Quels sont vos projets aujourd’hui ?
Notre tragédie (je fais référence aux événements en Ukraine de novembre 2013 jusqu’à aujourd’hui) nous a réunis, Ukrainiens et Français. Je suis venu présenter une nouvelle initiative qui s’appelle «l’Ukraine de la Nuit » qui a lieu le 14 mai à Paris, à la Bellevilloise.
C’est à la fois une discussion politique et une soirée musicale. C’était mon idée à la base, donc j’ai contacté Natalka Pasternak, présidente du Comité représentatif de la communauté ukrainienne en France. Beaucoup de gens ont répondu à cette initiative... Le malheur passera un jour, mais nous, nous devons rester actifs et solidaires. Nous nous sommes réunis afin de discuter de nos projets, des perspectives de collaboration. Il faut être très créatif et actif. Je suis venu pour la première fois en France à l’époque soviétique. Les Français ne connaissaient pas du tout les Ukrainiens. Lorsque nous avions joué de l’accordéon ici à Montmartre, les gens nous prenaient pour des Tsiganes ou bien des Juifs ou des Russes. Aujourd’hui, la situation a bien changé. Nous avons un statut différent, on nous perçoit et nous reçoit différemment.
Nous avons beaucoup de choses en commun, les Ukrainiens et les Français. Je peux citer quelques
personnalités qui font le lien entre les deux pays : Serge Lifar et Vaslav Nijinski (qui sont nés à Kiev) ou Gogol, Vertinski... Pendant très longtemps nous ne soupçonnions pas qu’il y a tant de liens entre nos cultures. Aujourd’hui je vois les Français qui connaissent mieux les Ukrainiens, qui sont devenus plus proches, plus attentifs... Je pense que la solidarité traditionnelle des Français s’est transformée en compassion, en chaleur humaine, en entreaide, ce qui est un trait de notre culture. Ce qui nous manquait à nous les Ukrainiens, c’est cette capacité et cette détermination à se battre pour ses droits, ténacité qui caractérise les Français.
D’autres projets à venir ?
Je vais me mettre à « rêver », car je suis le « rêveur » numéro un ! Mais si je dois parler sérieusement, je vais rencontrer mes partenaires et on va travailler sur des projets concrets, sur les « business plans ». Nous vivons des temps difficiles. Il y a beaucoup d’inquiétude quant à l’avenir de l’Ukraine.
Qu’est -ce que vous ressentez personnellement ? Quelle est votre position ?

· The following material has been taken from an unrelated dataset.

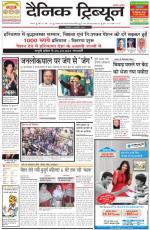 DT_08_February_2014_Karnal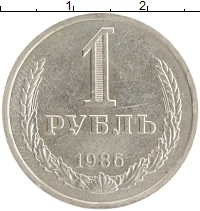 монета - ссср 1 рубль - подробная информация фото 1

Bien sûr, nous nous inquiétons pour l’avenir, nous avons peur pour nos proches... Nous entendons un grand nombre de conseils sur la façon de sortir de cette situation. Malheureusement, on entend toujours que « quelqu’un doit faire quelque chose », en Ukraine nous avons de grandes attentes vis-à-vis de notre Etat ou de notre gouvernement. Ma recette est très simple : dans des temps si difficiles, il faut se consacrer à des choses que nous savons bien faire, il faut avancer, rester actif, respirer, s’unir, travailler sur des sujets positifs. Il faut penser au jour où le malheur sera passé. Il faut réfléchir à ce que l’on doit faire pour que cela arrive, pour résoudre les problèmes. On doit imaginer un meilleur avenir et essayer de le créer.
Quels sont vos projets à venir en Ukraine ? Vous organisez toujours le festival « Kraïna Mriy » (« le Pays des rêves ») ?

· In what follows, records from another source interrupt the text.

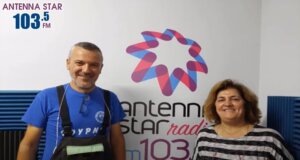 «Δοκίμεια 2025» με το πιο πλούσιο τριήμερο εκδηλώσεων - Δημήτρης Στεφανάτος και Αρετή Μαμασούλα μίλησαν στον Antenna Star 103.5
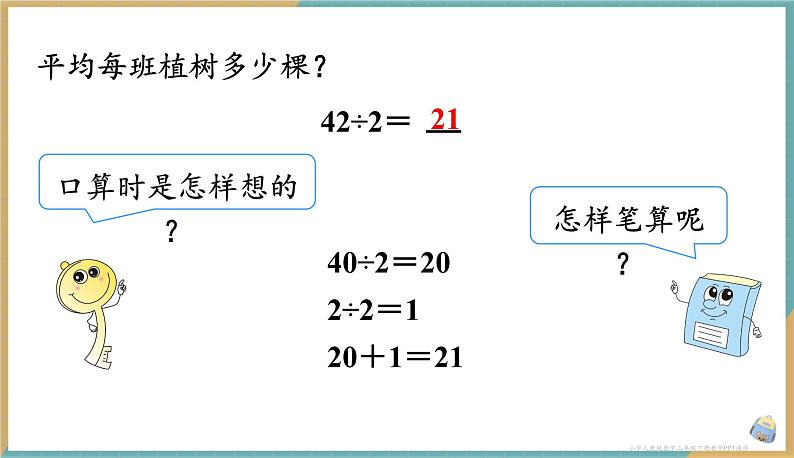 人教版小学数学三年级下册2.4《一位数除两位数》课件第3页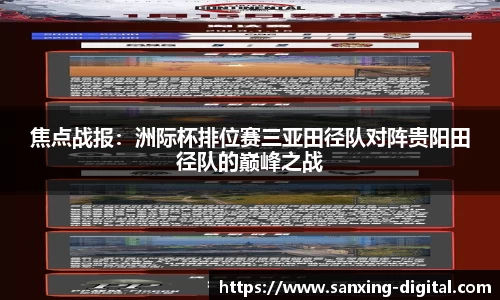 焦点战报：洲际杯排位赛三亚田径队对阵贵阳田径队的巅峰之战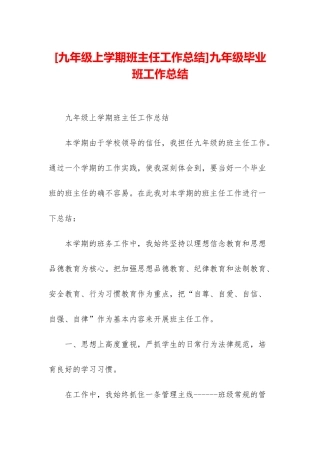 九年级毕业班工作总结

D’ abord j’aurai quelques concerts dans les villes ukrainiennes avec le groupe « VV » (Vopli Vidopliassova). Je vais également donner quelques concerts de jazz. Nous préparons actuellement la 11ème édition du festival « Kraïna Mriy» dans un nouveau format, je l’appellerai « faisons le festival ensemble ». J’ai été inspiré par le festival d’Avignon auquel j’ai participé. Il y a deux parties : le programme « in », fait par les organisateurs et le programme « off » proposé par des associations, des groupes, des individus... Nous allons faire la même chose en Ukraine. Nous allons proposer une assistance technique (la scène, la lumière, la publicité etc.) aux participants afin qu’ils puissent réaliser leurs idées, leur programme. Nous avons un nouveau terrain pour le festival, un grand parc avec des lacs...
Nous avons déjà reçu des propositions intéressantes. Le moment est assez particulier pour réaliser ces idées. Même les Français remarquent que les Ukrainiens aujourd’hui proposent un nouveau modèle de société. L’organisation sur Maïdan a été extraordinaire ! Qui sait, peut-être, nous serons capables de trouver des solutions à des problèmes graves de la société moderne ?
Notre festival sera une sorte d’expérimentation sociale. Il est possible que dans l’avenir le festival soit entièrement pensé et réalisé grâce à des initiatives extérieures, à des groupes des participants eux-mêmes.